I have read abit about this and i find it intriguing that it's so difficult to distinguish between "quantum driven" and "normal" computer


i mean, i think that this conundrum may point to there not *really* being a difference between the two, but rather "normal computers" are simply using an inefficient language, and the silicone chips are designed to work with electricity, rather than light. Electricity is definitely powerful and quick but is still 1/100th the speed of light.. not to mention the system of processing data in our conventional computers still are built as if they were imitating the human eye scanning a page of text.. it's linear and subject to error if a single line or word is misinterpreted. We are told that our computers are based on pure logic etc, but this isn't true. They are "logical" in the same way that The United States is a "Democracy" haha. Once we get past Fuzzy Logic, I think true quantum computers will begin to show their strengths.
I am no quantum physicist so i don't want to come off like i have the answers, but i DO know people have been researching this since the 60s and i find it strange no one has gone into trying to use fiber optics and other light based technologies, to finally do away with relying on wires..

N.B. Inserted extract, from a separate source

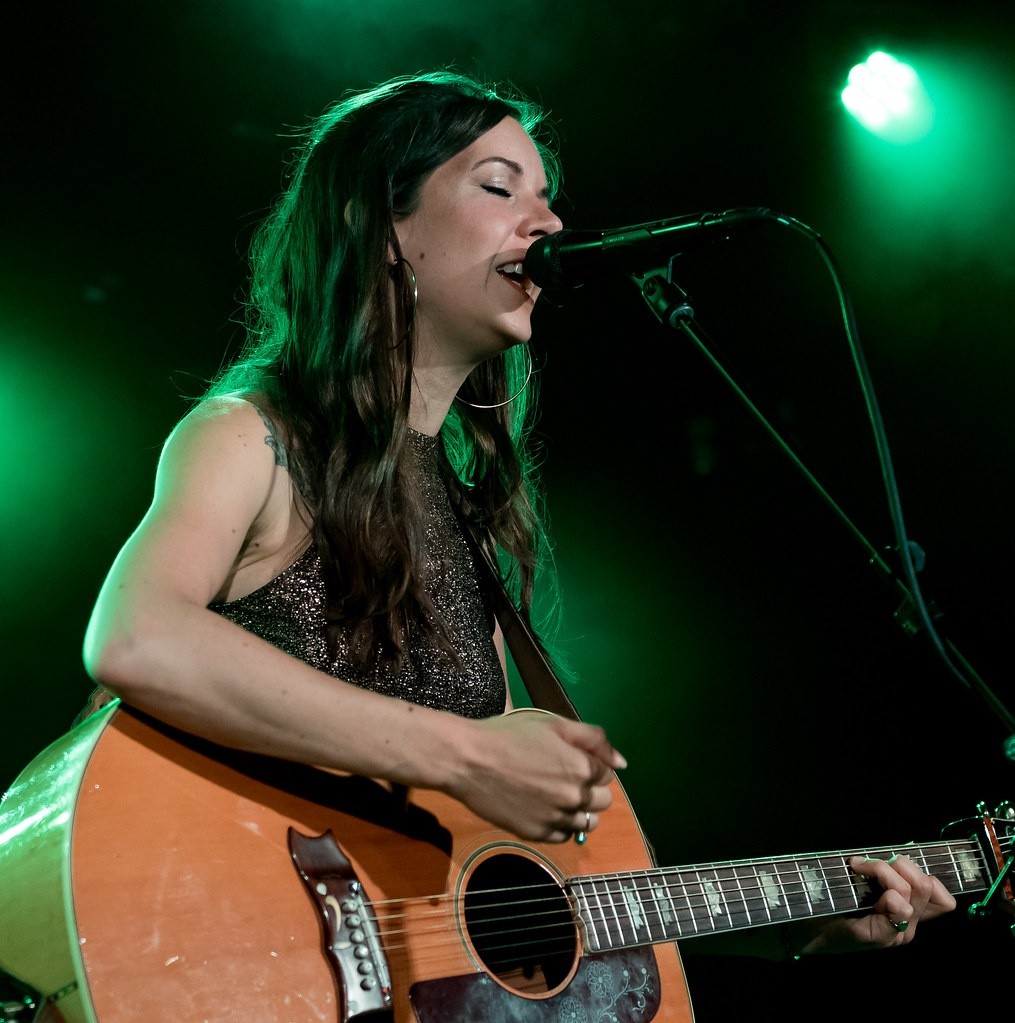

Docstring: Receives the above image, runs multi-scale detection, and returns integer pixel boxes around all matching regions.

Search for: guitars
[1,698,1015,1022]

(2) Much is possible, but usually the ways are hindered by putting more energy into those reactions than getting out of them. So it would just been deemed inefficient and uneconomical.


I agree with you there, and this is a reasonable excuse to not take a lot of risks pursuing certain technologies, and totally changing paradigms, BUT i do shake my head in disappointment at those people who write books on Science every year, but don't have the creativity and/or the drive to challenge many of the awkwardly sewn seams of Scientific (not to mention Political and Economic) paradigms and try to point out where they overlap.
one of the ONLY people who have seriously pursued this goal (to my knowledge) is Ken Wilber with his Integral Theory. He has been writing since the early 70s though, and I have literally only met one person who has heard of him haha..



(3) Much too expensive with modern thrust-engines. NASA set up a program for this (Link here), but I doubt that there ARE feasible industries with economical positive outcome from this, right now.


I'm just saying the numbers are there. We know processes can be carried out so much more efficiently in zero gravity. We know that pollution from these industrial processes is not something that will be solved by just "taxing carbon" (at least i'm not even willing to dignify that whole idea with a thought haha) so the only option (other than eventually enforcing obligatory Amish-ness on everyone who can't afford a carbon tax
) would be to move these processes into orbit. There's no place to go, except up!!!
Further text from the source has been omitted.